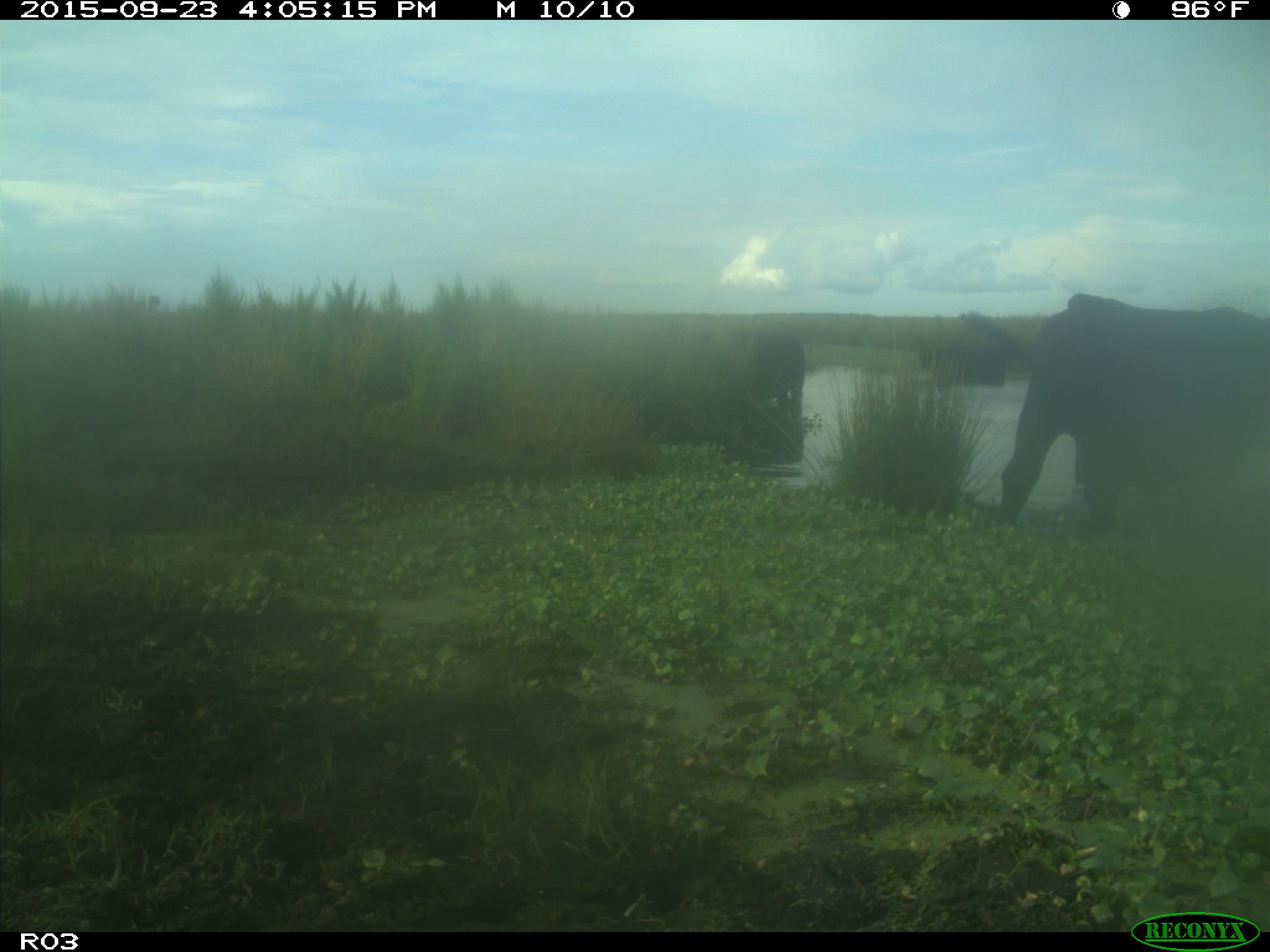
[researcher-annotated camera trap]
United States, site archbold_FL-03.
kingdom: Animalia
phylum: Chordata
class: Mammalia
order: Artiodactyla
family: Bovidae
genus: Bos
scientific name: Bos taurus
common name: domestic cow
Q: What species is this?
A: Bos taurus (domestic cow).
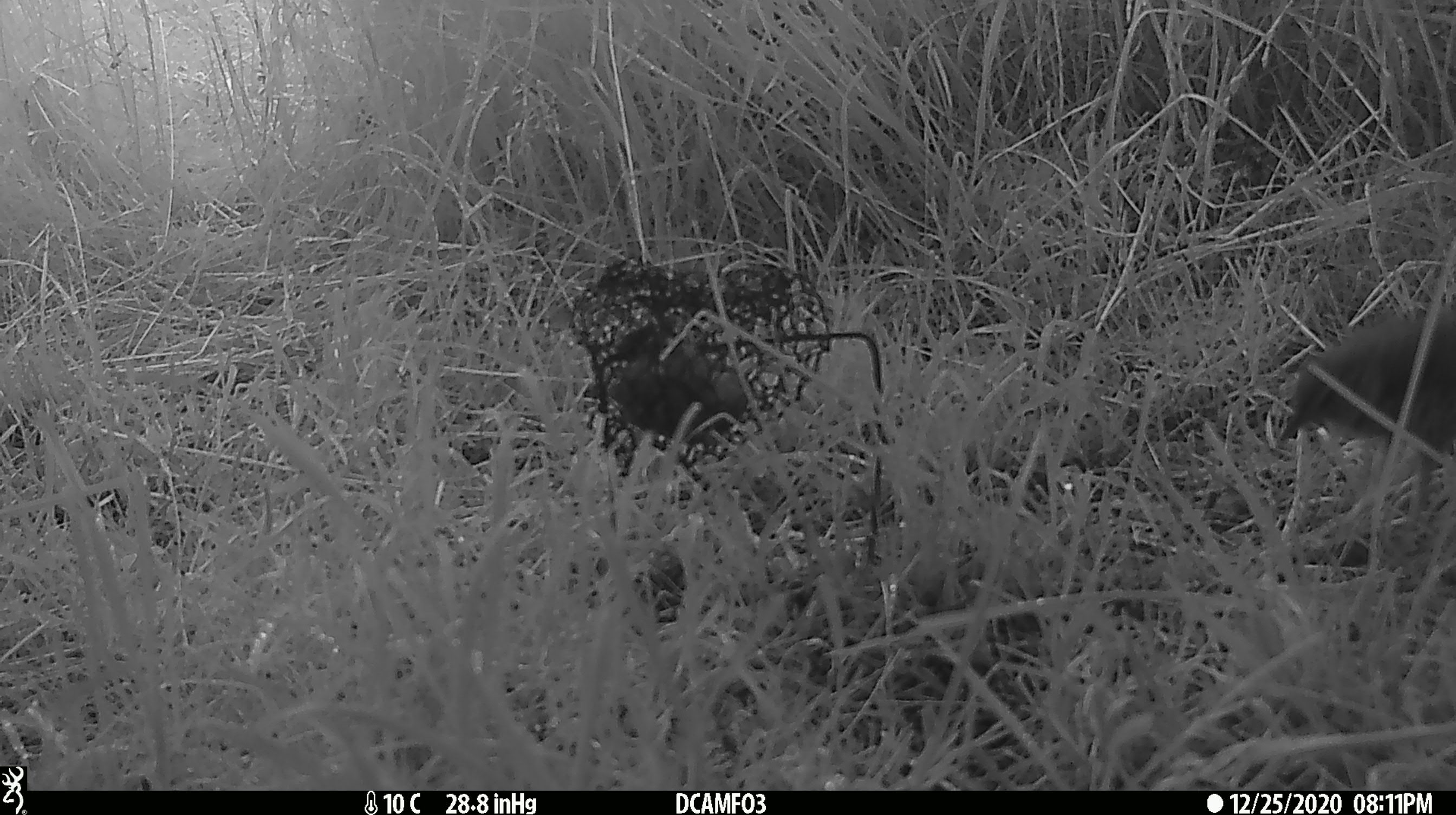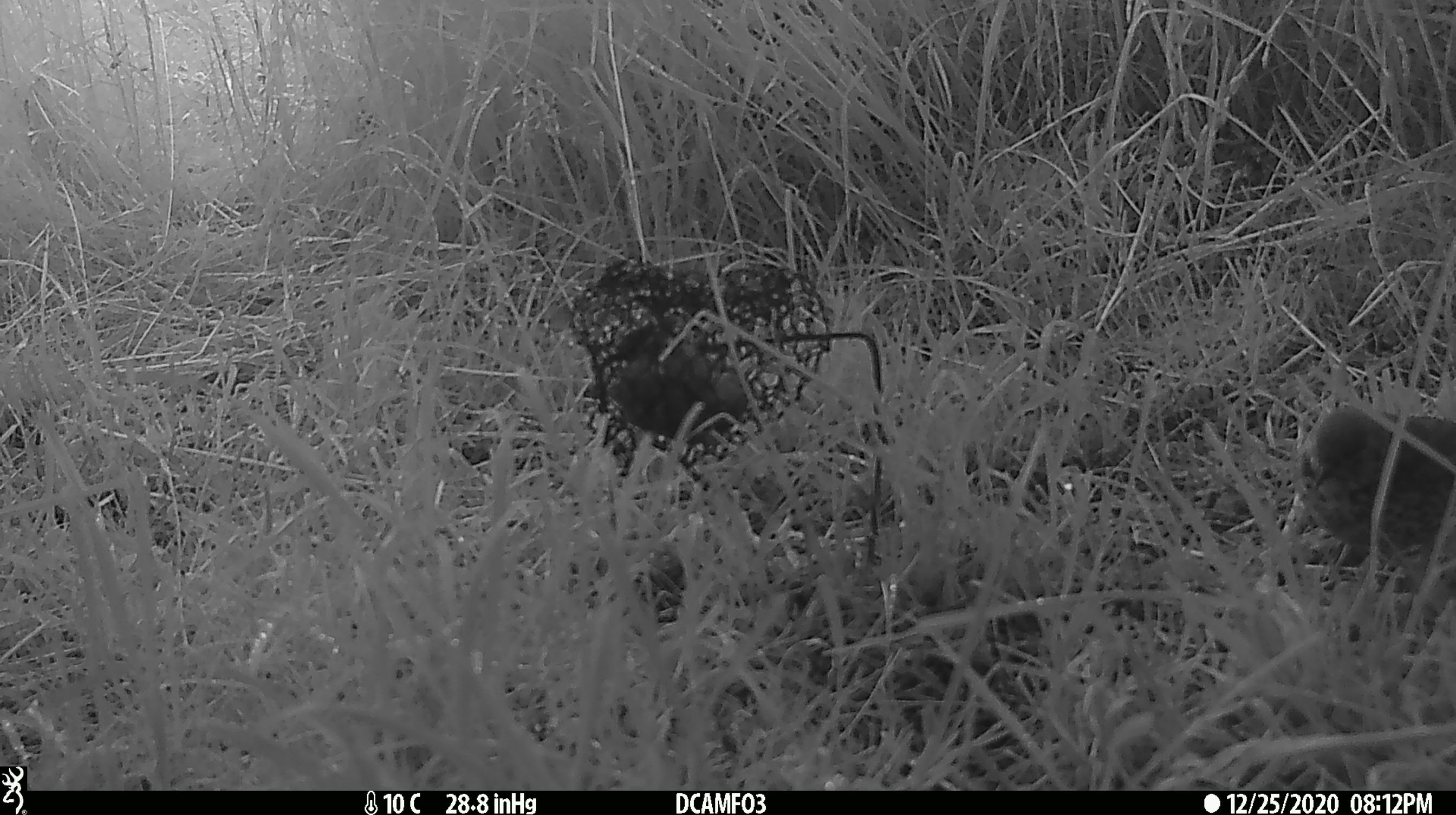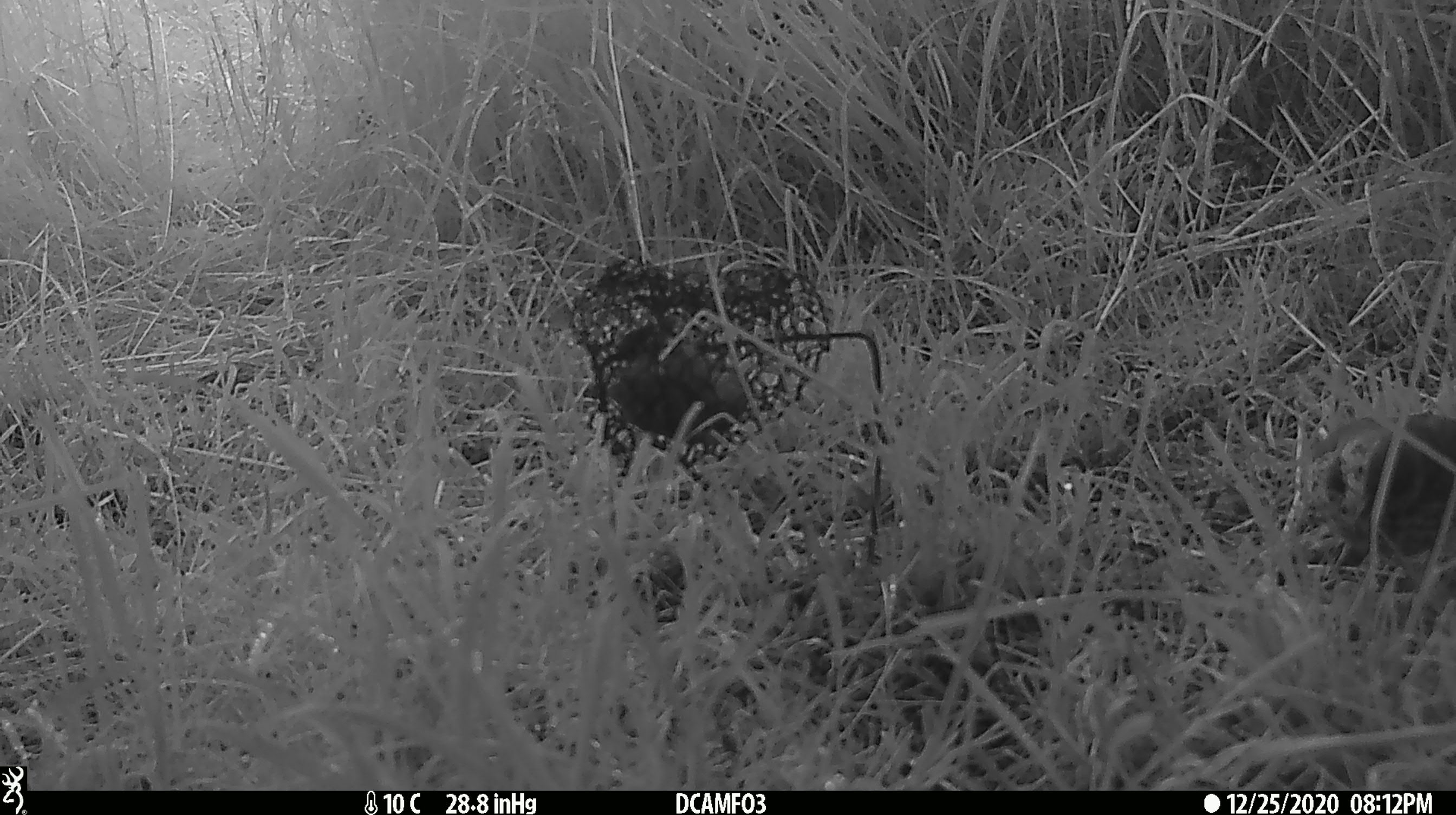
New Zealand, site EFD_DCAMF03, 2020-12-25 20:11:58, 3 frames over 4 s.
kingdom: Animalia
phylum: Chordata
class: Aves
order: Passeriformes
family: Turdidae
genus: Turdus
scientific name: Turdus philomelos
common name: song thrush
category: thrush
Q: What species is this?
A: Thrush (song thrush) (Turdus philomelos).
★ ★ ★ ★ ★ ★ ★
The answer must be the full listing retyped exactly, with no pictures in it.

> **TASK RESULT**
[researcher-annotated camera trap]
United States, site archbold_FL-03.
kingdom: Animalia
phylum: Chordata
class: Mammalia
order: Artiodactyla
family: Bovidae
genus: Bos
scientific name: Bos taurus
common name: domestic cow
Q: What species is this?
A: Bos taurus (domestic cow).
New Zealand, site EFD_DCAMF03, 2020-12-25 20:11:58, 3 frames over 4 s.
kingdom: Animalia
phylum: Chordata
class: Aves
order: Passeriformes
family: Turdidae
genus: Turdus
scientific name: Turdus philomelos
common name: song thrush
category: thrush
Q: What species is this?
A: Thrush (song thrush) (Turdus philomelos).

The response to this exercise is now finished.